__Task requirements__
Print every entry word for word, but omit the pictures.

__Data in this exercise__
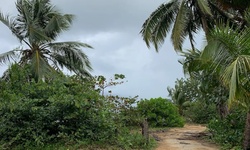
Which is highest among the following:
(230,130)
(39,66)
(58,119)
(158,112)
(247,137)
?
(39,66)

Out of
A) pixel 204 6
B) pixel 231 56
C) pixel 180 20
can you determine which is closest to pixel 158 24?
pixel 180 20

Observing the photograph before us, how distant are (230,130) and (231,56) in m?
5.33

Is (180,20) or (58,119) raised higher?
(180,20)

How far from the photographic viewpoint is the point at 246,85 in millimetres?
7559

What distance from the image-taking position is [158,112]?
18.3 m

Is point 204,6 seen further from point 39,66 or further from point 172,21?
point 39,66

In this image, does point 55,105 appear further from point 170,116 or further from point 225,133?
point 170,116

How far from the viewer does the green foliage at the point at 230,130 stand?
10797mm

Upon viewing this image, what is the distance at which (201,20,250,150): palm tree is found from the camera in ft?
22.3

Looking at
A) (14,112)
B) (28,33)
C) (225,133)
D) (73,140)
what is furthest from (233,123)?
(28,33)

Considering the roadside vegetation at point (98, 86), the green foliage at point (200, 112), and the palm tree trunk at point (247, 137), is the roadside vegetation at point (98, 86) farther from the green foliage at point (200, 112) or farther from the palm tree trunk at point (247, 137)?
the green foliage at point (200, 112)

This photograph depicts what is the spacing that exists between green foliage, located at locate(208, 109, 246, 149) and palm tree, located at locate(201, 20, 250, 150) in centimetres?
329

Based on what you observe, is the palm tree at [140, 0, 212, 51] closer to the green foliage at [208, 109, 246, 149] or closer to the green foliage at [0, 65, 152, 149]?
the green foliage at [208, 109, 246, 149]

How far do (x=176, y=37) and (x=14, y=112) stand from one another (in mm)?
7887
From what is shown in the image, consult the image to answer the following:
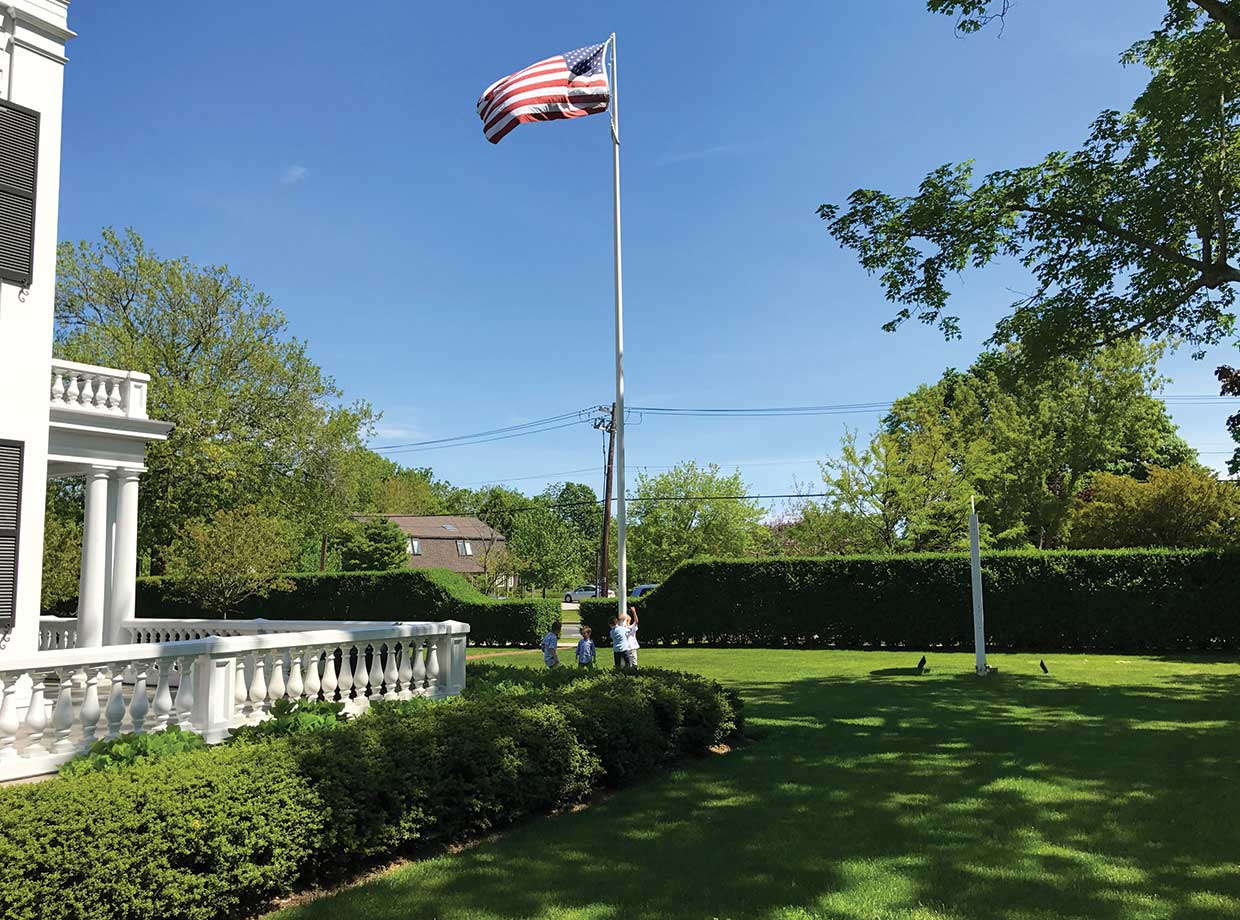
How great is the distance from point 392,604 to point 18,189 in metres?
25.4

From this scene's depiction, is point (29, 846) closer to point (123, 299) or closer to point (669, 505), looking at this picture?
point (123, 299)

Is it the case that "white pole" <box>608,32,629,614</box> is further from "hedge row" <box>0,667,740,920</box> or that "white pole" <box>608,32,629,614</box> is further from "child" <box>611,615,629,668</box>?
"hedge row" <box>0,667,740,920</box>

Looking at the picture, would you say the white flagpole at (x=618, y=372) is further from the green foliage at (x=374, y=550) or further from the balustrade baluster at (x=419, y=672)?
the green foliage at (x=374, y=550)

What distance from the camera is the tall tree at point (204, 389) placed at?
3253cm

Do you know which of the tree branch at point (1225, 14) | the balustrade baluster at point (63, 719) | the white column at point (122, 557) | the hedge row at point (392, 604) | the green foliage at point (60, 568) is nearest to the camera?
the balustrade baluster at point (63, 719)

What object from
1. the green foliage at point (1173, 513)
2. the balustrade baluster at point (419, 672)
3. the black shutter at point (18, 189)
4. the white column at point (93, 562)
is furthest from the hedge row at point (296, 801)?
the green foliage at point (1173, 513)

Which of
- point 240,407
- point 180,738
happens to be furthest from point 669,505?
point 180,738

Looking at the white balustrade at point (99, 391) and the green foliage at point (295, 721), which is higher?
the white balustrade at point (99, 391)

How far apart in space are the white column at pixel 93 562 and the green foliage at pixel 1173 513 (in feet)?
118

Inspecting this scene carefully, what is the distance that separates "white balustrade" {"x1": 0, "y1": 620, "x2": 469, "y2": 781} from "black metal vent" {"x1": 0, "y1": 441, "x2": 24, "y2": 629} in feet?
4.68

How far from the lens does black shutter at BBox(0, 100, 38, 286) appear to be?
35.3 ft

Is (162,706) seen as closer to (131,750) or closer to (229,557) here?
(131,750)

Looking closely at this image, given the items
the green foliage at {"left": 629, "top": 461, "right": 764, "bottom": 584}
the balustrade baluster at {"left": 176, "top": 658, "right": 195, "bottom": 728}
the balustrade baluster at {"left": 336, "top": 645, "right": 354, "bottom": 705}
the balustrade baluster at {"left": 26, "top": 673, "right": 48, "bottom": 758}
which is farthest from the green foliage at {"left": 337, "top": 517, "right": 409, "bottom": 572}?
the balustrade baluster at {"left": 26, "top": 673, "right": 48, "bottom": 758}

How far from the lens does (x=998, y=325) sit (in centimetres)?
2008
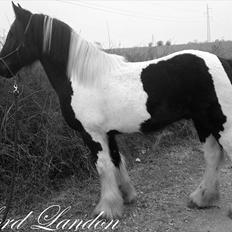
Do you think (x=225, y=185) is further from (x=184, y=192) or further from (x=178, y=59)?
(x=178, y=59)

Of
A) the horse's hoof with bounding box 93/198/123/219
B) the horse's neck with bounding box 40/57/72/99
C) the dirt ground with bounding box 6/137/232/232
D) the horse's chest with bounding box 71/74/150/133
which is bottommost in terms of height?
the dirt ground with bounding box 6/137/232/232

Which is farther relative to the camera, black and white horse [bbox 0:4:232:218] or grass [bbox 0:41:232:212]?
grass [bbox 0:41:232:212]

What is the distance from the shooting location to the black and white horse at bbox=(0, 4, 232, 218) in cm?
314

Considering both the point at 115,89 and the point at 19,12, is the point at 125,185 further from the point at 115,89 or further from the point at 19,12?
the point at 19,12

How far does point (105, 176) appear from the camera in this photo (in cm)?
342

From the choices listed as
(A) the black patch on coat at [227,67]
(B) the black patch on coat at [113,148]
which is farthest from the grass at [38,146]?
(A) the black patch on coat at [227,67]

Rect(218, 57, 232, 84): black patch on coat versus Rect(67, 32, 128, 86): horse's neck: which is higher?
Rect(67, 32, 128, 86): horse's neck

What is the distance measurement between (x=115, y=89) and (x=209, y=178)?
4.50ft

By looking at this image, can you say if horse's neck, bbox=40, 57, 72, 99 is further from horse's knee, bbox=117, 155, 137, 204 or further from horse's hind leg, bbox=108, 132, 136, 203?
horse's knee, bbox=117, 155, 137, 204

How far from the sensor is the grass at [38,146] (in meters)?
3.94

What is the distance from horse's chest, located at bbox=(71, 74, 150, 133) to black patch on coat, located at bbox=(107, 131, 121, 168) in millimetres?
136

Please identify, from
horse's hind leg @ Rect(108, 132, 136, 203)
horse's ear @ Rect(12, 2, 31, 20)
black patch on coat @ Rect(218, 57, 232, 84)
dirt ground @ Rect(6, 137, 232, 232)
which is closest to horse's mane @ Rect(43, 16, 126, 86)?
horse's ear @ Rect(12, 2, 31, 20)

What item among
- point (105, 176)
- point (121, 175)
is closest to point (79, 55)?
point (105, 176)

__Result__
Which is highest among the following:
(230,130)
(39,66)
(58,119)
(158,112)
(247,137)
?
(39,66)

Out of
A) pixel 204 6
B) pixel 231 56
C) pixel 180 20
can you determine which is closest to pixel 158 24?
pixel 180 20

Observing the photograph before us, how distant are (230,130) and (231,56) in m?
5.33

Is (180,20) or (58,119) raised higher?
(180,20)

How far from the photographic viewpoint is the point at 246,85 in millimetres?
7559

What distance from the image-taking position is [158,112]?
18.3 m

Is point 204,6 seen further from point 39,66 or further from point 172,21?
point 39,66

In this image, does point 55,105 appear further from point 170,116 or further from point 225,133?
point 170,116

How far from the viewer does the green foliage at the point at 230,130 stand?
10797mm

Upon viewing this image, what is the distance at which (201,20,250,150): palm tree is found from the camera in ft?
22.3

Looking at
A) (14,112)
B) (28,33)
C) (225,133)
D) (73,140)
what is furthest from (233,123)?
(28,33)

Considering the roadside vegetation at point (98, 86), the green foliage at point (200, 112), and the palm tree trunk at point (247, 137), is the roadside vegetation at point (98, 86) farther from the green foliage at point (200, 112) or farther from the palm tree trunk at point (247, 137)?
the green foliage at point (200, 112)

This photograph depicts what is the spacing that exists between green foliage, located at locate(208, 109, 246, 149) and palm tree, located at locate(201, 20, 250, 150) in centimetres?
329

Based on what you observe, is the palm tree at [140, 0, 212, 51] closer to the green foliage at [208, 109, 246, 149] or closer to the green foliage at [0, 65, 152, 149]?
the green foliage at [208, 109, 246, 149]

How far do (x=176, y=37) and (x=14, y=112) stand from one another (in mm)?
7887
From what is shown in the image, consult the image to answer the following:
How great is the distance from point 392,604 to point 18,189 in metres?
25.4

From this scene's depiction, is point (29, 846) closer to point (123, 299) or closer to point (669, 505), looking at this picture?
point (123, 299)

Is it the case that "white pole" <box>608,32,629,614</box> is further from "hedge row" <box>0,667,740,920</box> or that "white pole" <box>608,32,629,614</box> is further from "child" <box>611,615,629,668</box>?
"hedge row" <box>0,667,740,920</box>

Looking at the picture, would you say the white flagpole at (x=618, y=372) is further from the green foliage at (x=374, y=550) or further from the balustrade baluster at (x=419, y=672)?
the green foliage at (x=374, y=550)

What distance from the camera is the tall tree at point (204, 389) placed at?
3253cm

Do you know which of the tree branch at point (1225, 14) | the balustrade baluster at point (63, 719) | the white column at point (122, 557) | the hedge row at point (392, 604) | the green foliage at point (60, 568) is nearest to the camera?
the balustrade baluster at point (63, 719)

What object from
1. the green foliage at point (1173, 513)
2. the balustrade baluster at point (419, 672)
3. the black shutter at point (18, 189)
4. the white column at point (93, 562)
is furthest from the hedge row at point (296, 801)?
the green foliage at point (1173, 513)

Which of
- point 240,407
- point 180,738
happens to be furthest from point 669,505?
point 180,738

Looking at the white balustrade at point (99, 391) and the green foliage at point (295, 721), which is higher?
the white balustrade at point (99, 391)

How far apart in space are the white column at pixel 93 562 and the green foliage at pixel 1173 513 (in feet)?
118

Inspecting this scene carefully, what is the distance that separates "white balustrade" {"x1": 0, "y1": 620, "x2": 469, "y2": 781} from "black metal vent" {"x1": 0, "y1": 441, "x2": 24, "y2": 629} in feet?
4.68

How far from the lens does black shutter at BBox(0, 100, 38, 286) appear to be?
35.3 ft

Is (162,706) seen as closer to (131,750) or closer to (229,557) here?
(131,750)

Looking closely at this image, given the items
the green foliage at {"left": 629, "top": 461, "right": 764, "bottom": 584}
the balustrade baluster at {"left": 176, "top": 658, "right": 195, "bottom": 728}
the balustrade baluster at {"left": 336, "top": 645, "right": 354, "bottom": 705}
the balustrade baluster at {"left": 26, "top": 673, "right": 48, "bottom": 758}
which is farthest from the green foliage at {"left": 337, "top": 517, "right": 409, "bottom": 572}?
the balustrade baluster at {"left": 26, "top": 673, "right": 48, "bottom": 758}

How far from the lens does (x=998, y=325) sit (in centimetres)?
2008
Do you think (x=225, y=185) is further from (x=184, y=192) or further from (x=178, y=59)?
(x=178, y=59)

Of
A) the horse's hoof with bounding box 93/198/123/219
B) the horse's neck with bounding box 40/57/72/99
C) the dirt ground with bounding box 6/137/232/232
D) the horse's chest with bounding box 71/74/150/133
which is bottommost in terms of height?
the dirt ground with bounding box 6/137/232/232

Which is farther relative to the camera, black and white horse [bbox 0:4:232:218] or grass [bbox 0:41:232:212]?
grass [bbox 0:41:232:212]

What is the distance from the shooting location to the black and white horse at bbox=(0, 4, 232, 218) in cm?
314

Considering both the point at 115,89 and the point at 19,12, is the point at 125,185 further from the point at 115,89 or further from the point at 19,12?
the point at 19,12

How far does point (105, 176) appear from the camera in this photo (in cm)?
342

From the choices listed as
(A) the black patch on coat at [227,67]
(B) the black patch on coat at [113,148]
which is farthest from the grass at [38,146]?
(A) the black patch on coat at [227,67]

Rect(218, 57, 232, 84): black patch on coat versus Rect(67, 32, 128, 86): horse's neck: which is higher?
Rect(67, 32, 128, 86): horse's neck

What is the distance measurement between (x=115, y=89) and (x=209, y=178)?
4.50ft

By looking at this image, can you say if horse's neck, bbox=40, 57, 72, 99 is further from horse's knee, bbox=117, 155, 137, 204 or further from horse's hind leg, bbox=108, 132, 136, 203?
horse's knee, bbox=117, 155, 137, 204

How far from the sensor is the grass at [38,146] (in meters)?
3.94

What is the distance from horse's chest, located at bbox=(71, 74, 150, 133) to black patch on coat, located at bbox=(107, 131, 121, 168) in millimetres?
136

Please identify, from
horse's hind leg @ Rect(108, 132, 136, 203)
horse's ear @ Rect(12, 2, 31, 20)
black patch on coat @ Rect(218, 57, 232, 84)
dirt ground @ Rect(6, 137, 232, 232)
which is closest to horse's mane @ Rect(43, 16, 126, 86)?
horse's ear @ Rect(12, 2, 31, 20)

What item among
- point (105, 176)
- point (121, 175)
is closest to point (79, 55)?
point (105, 176)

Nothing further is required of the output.